Johns uses pulque, the Mexican alcohol of choice, as an example of one of the few pleasures enjoyed by the underprivileged.
And like some of those who they left behind in the rural hamlets, many in
the big city drowned their sorrows in pulque it accounted for over 90 percent of all the alcohol drunk in the capital The suggestive power of a bright scene or an exotic name painted on the facade was at times enhanced by a slogan like Drink Pulque, Be Happy" (50-51).
The little solace the masses gained from their wages was usually happily wasted in one night after the paycheck had arrived. Aspiring to drown their social inferiority, pulque crippled the east side's population.

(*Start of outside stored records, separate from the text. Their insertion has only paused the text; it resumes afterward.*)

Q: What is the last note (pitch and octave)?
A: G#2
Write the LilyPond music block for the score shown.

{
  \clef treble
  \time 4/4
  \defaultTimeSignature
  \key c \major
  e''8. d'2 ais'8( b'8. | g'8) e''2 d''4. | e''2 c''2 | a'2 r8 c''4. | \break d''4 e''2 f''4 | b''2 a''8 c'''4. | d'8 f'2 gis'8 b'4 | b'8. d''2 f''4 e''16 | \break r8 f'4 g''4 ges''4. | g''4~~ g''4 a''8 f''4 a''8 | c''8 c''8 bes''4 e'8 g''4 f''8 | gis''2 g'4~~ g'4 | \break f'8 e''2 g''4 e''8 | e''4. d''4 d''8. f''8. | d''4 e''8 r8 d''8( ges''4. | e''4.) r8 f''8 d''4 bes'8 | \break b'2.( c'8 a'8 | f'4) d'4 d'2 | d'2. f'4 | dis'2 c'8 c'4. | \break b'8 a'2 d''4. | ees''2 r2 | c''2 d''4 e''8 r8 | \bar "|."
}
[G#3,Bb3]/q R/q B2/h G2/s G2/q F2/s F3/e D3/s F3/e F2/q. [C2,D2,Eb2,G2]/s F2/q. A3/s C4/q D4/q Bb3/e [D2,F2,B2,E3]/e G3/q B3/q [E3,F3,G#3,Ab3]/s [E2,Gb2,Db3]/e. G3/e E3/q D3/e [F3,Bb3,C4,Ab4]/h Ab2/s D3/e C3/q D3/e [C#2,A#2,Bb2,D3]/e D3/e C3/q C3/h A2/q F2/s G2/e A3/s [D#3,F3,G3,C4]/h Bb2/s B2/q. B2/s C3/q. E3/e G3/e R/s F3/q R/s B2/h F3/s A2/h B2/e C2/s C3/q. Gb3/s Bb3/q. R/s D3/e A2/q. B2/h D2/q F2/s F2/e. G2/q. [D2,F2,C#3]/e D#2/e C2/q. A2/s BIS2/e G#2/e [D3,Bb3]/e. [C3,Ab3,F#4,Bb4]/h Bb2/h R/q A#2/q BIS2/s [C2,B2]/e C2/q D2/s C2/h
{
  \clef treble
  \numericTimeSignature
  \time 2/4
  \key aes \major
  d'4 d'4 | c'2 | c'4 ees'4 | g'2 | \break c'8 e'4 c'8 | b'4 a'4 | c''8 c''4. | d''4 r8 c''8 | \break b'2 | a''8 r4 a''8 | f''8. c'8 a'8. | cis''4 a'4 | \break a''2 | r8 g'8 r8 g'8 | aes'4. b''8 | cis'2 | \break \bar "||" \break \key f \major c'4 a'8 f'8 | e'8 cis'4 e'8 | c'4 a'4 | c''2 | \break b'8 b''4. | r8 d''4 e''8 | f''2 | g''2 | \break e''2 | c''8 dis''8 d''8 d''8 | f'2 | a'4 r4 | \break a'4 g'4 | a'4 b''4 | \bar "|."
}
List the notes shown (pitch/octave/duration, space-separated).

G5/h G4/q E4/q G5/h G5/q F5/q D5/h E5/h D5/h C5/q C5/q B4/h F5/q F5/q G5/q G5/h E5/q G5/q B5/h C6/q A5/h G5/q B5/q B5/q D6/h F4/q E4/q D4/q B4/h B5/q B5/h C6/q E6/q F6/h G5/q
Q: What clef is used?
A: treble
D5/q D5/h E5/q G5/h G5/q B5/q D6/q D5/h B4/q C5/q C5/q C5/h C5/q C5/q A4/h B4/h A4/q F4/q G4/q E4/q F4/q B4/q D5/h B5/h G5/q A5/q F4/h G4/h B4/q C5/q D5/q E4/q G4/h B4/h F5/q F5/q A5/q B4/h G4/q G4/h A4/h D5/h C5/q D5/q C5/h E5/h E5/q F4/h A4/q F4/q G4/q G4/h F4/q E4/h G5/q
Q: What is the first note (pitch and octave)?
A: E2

In essence, both rich and poor yearned to gain acceptance, at conscious or subconscious levels.
Mexico City in the Age of Diaz is a literary illustration of one country's struggle to define itself as a modern, cultured nation. Written mainly in the upper class point of view, the poor masses are defamed as lesser, indigenous beings. This anxiety of the Westside population and "President" Diaz lead not to reform but to exploitation and ignorance of social dilemmas. Europe and the United States served as a model for these citizens who craved status and acceptance due to the inherent inferiority complex gained by a historically conquered people.